Op-Eds

Canada must encourage business to break its low-innovation streak

Peter Nicholson | October 23, 2018

Canada has been an economic success story for as long as the country has existed. In fact, the growth rate of Canada’s GDP per capita – the basic measure of raw economic performance – has matched that of the United States on average for the past 150 years. Herein lies a deep paradox. Innovation is what ultimately drives economic performance, yet Canadian businesses are innovation laggards among advanced countries. So what gives?

The answer is that Canada has always had the good fortune of a uniquely close relationship with the world’s two innovation leaders – first Britain, and then the United States. Canada has been able to exploit its comparative advantage in natural resources to, in effect, trade commodities for technologies. We have been good at employing those technologies – for example, our highly productive auto and aerospace industries – but much less good at creating technologies or innovative business models. That’s because we really haven’t had to.

This explains why Canada ranks so low on innovation metrics such as business R&D and knowledge-intensive exports. And the low-innovation approach has persisted because it has worked extremely well for Canadian business and for Canadians generally. The perennial hand-wringing over Canada’s innovation weakness elicits mostly a yawn in the corridors of political and business power because our economy continues to deliver, and business continues to ring up healthy profits overall despite subpar innovation by international standards. Bottom line: Unless the model that has worked so well for Canada ceases to do so, nothing will really change.

Darkening this complacent picture are two big clouds that will require a major reorientation of business strategy and of government innovation policy. The first is that Canada’s productivity growth has been very weak since the mid-1980s, especially relative to the United States. We have only been able to keep pace in per-capita GDP growth as a result of our stronger job creation relative to population. But demographic aging implies that employment is going to fall as a per cent of population. This means that the future growth of per-capita GDP – and thus the growth of average living standards and of the tax base to support social policies – will depend entirely on productivity growth. And productivity growth depends ultimately on innovation, because innovation is the source of improvement in equipment, including software, and of new and better ways to combine talent, capital and resources to generate increasing economic value.

═══

Exercise task 1:
For the op-ed on Canadian innovation, decide whether each statement agrees with the text, answering yes or no and quoting the deciding words: (a) Canada's growth in GDP per capita has kept pace with that of the United States on average over the past 150 years. (b) Canada's productivity growth has been strong since the mid-1980s. (c) Demographic aging means employment will rise as a per cent of population.
Exercise task 2:
Extract a passage from the op-ed on Canadian innovation, beginning at the words "The answer is" and stopping after "haven’t had to.".
The records that follow the text come from a separate source.

Saved data entries
═══

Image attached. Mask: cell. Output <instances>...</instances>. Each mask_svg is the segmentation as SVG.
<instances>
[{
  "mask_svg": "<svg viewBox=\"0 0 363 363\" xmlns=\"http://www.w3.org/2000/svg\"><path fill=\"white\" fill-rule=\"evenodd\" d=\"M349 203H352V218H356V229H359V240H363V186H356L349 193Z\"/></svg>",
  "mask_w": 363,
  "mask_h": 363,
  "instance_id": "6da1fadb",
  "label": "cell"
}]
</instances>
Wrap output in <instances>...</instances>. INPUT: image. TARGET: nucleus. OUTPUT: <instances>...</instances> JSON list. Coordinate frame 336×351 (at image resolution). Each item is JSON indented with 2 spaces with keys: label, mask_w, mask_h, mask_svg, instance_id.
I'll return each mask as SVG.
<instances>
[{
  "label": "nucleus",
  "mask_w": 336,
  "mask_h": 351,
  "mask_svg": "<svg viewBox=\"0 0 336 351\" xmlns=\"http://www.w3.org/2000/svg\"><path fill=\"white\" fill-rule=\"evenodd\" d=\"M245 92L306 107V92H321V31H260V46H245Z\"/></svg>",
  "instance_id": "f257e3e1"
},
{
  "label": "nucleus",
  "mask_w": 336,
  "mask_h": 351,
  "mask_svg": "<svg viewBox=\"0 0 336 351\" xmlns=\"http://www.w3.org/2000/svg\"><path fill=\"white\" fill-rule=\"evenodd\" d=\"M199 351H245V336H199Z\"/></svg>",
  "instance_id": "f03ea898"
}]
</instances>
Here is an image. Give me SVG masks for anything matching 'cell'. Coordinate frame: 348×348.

═══

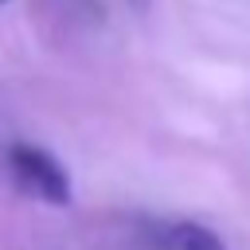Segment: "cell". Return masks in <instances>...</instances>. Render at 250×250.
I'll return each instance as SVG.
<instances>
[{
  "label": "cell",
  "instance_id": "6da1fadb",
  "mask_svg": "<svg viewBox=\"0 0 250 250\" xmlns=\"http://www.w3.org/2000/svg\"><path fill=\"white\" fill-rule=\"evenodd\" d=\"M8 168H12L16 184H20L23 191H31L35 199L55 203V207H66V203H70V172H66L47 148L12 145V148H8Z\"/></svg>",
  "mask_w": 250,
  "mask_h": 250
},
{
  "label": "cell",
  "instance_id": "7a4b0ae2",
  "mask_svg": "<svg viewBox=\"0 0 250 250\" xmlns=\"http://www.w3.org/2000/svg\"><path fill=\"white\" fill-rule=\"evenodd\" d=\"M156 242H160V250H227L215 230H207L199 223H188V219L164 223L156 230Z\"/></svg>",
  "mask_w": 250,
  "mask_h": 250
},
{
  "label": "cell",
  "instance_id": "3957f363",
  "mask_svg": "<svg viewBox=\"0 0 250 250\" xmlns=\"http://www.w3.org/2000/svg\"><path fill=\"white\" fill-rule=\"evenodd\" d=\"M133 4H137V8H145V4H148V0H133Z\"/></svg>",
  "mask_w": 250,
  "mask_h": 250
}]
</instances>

═══

Task output 1:
(a) Yes: "has matched that of the United States on average for the past 150 years"
(b) No: "productivity growth has been very weak since the mid-1980s"
(c) No: "employment is going to fall as a per cent of population"

Task output 2:
The answer is that Canada has always had the good fortune of a uniquely close relationship with the world’s two innovation leaders – first Britain, and then the United States. Canada has been able to exploit its comparative advantage in natural resources to, in effect, trade commodities for technologies. We have been good at employing those technologies – for example, our highly productive auto and aerospace industries – but much less good at creating technologies or innovative business models. That’s because we really haven’t had to.